Calculating Your Discretionary Income

Every income driven repayment plan uses discretionary income as the foundation for payment calculations. The formula varies slightly by plan, but the concept remains consistent: your adjusted gross income minus a poverty-line threshold equals discretionary income. The 2024 poverty guidelines set the baseline at $15,060 for a single person in the continental US, with $5,380 added for each additional family member.

Example Calculation

Annual Income: $50,000

Family Size: 1 person

Poverty Guideline (150%): $22,590

Discretionary Income: $50,000 - $22,590 = $27,410

IBR Payment (10%): $27,410 × 10% ÷ 12 = $228/month

Annual Recertification Requirements

Enrolling in an income driven repayment plan isn't a one-time decision. You must recertify your income and family size annually to maintain your calculated payment. Miss the deadline, and your payment jumps to the standard amount—potentially a significant increase. This calculator gives you a snapshot based on current numbers, but expect your payment to change each year as your income evolves.

Some borrowers strategically time their recertification to minimize payments. If you expect a raise, recertifying before the increase locks in a lower payment for another year. Conversely, if you've experienced income loss, recertifying immediately can reduce your payment mid-cycle.

Tax Implications of Loan Forgiveness

After 20-25 years of payments under an income driven repayment plan, any remaining balance gets forgiven. However, this forgiveness traditionally counts as taxable income. A $50,000 forgiven balance could trigger a tax bill of $10,000 or more depending on your bracket. The American Rescue Plan temporarily exempted student loan forgiveness from federal taxes through 2025, but this provision may not extend.

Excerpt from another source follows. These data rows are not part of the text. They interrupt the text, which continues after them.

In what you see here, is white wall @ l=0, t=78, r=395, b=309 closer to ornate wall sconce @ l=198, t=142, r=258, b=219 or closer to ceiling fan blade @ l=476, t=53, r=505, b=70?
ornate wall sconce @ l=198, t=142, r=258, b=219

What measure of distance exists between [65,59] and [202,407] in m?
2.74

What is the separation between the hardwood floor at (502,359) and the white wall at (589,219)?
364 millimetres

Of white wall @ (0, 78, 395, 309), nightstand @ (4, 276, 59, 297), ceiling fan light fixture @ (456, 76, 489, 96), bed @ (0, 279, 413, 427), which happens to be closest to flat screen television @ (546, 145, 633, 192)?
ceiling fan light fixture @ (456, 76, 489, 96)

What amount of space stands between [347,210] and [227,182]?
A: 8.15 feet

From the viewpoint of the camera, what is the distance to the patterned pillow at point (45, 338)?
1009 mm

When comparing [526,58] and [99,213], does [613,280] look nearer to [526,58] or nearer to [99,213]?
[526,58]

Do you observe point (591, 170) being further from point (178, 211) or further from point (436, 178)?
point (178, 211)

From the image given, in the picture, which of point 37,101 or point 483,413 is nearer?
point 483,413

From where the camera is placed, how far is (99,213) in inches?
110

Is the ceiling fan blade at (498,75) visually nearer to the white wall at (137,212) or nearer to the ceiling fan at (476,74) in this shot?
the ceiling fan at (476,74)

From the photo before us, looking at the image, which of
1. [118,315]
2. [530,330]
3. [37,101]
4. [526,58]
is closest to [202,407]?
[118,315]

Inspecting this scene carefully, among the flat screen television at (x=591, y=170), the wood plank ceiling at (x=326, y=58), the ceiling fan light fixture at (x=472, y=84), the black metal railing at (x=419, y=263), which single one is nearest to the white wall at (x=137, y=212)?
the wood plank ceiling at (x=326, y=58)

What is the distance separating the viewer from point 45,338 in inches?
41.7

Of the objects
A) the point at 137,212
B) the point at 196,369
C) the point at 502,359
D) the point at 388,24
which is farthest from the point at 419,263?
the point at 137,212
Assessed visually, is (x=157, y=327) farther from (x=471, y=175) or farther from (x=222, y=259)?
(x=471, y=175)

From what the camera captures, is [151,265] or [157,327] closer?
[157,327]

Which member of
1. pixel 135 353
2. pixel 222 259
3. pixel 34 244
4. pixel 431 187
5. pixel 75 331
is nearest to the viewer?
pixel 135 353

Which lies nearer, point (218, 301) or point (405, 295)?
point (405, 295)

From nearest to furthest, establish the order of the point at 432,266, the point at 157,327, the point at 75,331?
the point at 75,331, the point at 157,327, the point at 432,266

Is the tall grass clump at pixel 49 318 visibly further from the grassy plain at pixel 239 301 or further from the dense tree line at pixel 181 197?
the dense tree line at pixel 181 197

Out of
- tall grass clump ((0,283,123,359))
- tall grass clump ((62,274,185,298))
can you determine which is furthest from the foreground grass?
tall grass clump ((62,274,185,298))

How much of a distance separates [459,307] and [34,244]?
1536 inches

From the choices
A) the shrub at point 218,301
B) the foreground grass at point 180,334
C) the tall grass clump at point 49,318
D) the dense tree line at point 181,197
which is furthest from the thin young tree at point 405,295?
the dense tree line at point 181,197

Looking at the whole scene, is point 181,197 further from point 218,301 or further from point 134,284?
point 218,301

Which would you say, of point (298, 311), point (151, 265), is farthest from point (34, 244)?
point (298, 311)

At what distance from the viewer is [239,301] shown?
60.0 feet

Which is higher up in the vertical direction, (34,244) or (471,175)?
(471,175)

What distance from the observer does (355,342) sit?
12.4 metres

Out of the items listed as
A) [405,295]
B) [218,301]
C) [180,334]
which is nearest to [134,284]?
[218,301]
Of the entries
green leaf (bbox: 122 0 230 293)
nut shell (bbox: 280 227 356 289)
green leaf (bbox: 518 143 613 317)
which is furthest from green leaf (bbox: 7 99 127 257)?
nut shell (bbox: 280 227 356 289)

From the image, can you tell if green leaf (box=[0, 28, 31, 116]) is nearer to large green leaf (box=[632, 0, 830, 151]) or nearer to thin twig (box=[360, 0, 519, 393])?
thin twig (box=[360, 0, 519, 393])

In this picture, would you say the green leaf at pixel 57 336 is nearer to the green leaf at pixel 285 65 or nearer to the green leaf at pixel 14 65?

PSLF forgiveness, by contrast, has always been tax-free. Borrowers in qualifying public service jobs should factor this significant advantage into their planning. Running scenarios while considering the tax implications helps paint a complete financial picture.

Choosing the Right Plan for Your Situation

No single income driven repayment plan works best for everyone. Your optimal choice depends on loan types, income trajectory, family plans, and career path. Teachers, nurses, and government employees pursuing PSLF should prioritize the lowest monthly payment. Private sector workers expecting significant salary growth might prefer plans with payment caps.

Use the income driven repayment plan calculator above as a starting point, then consider consulting with a student loan counselor for personalized guidance. The Department of Education's loan simulator and your loan servicer can also provide official estimates based on your actual loan data.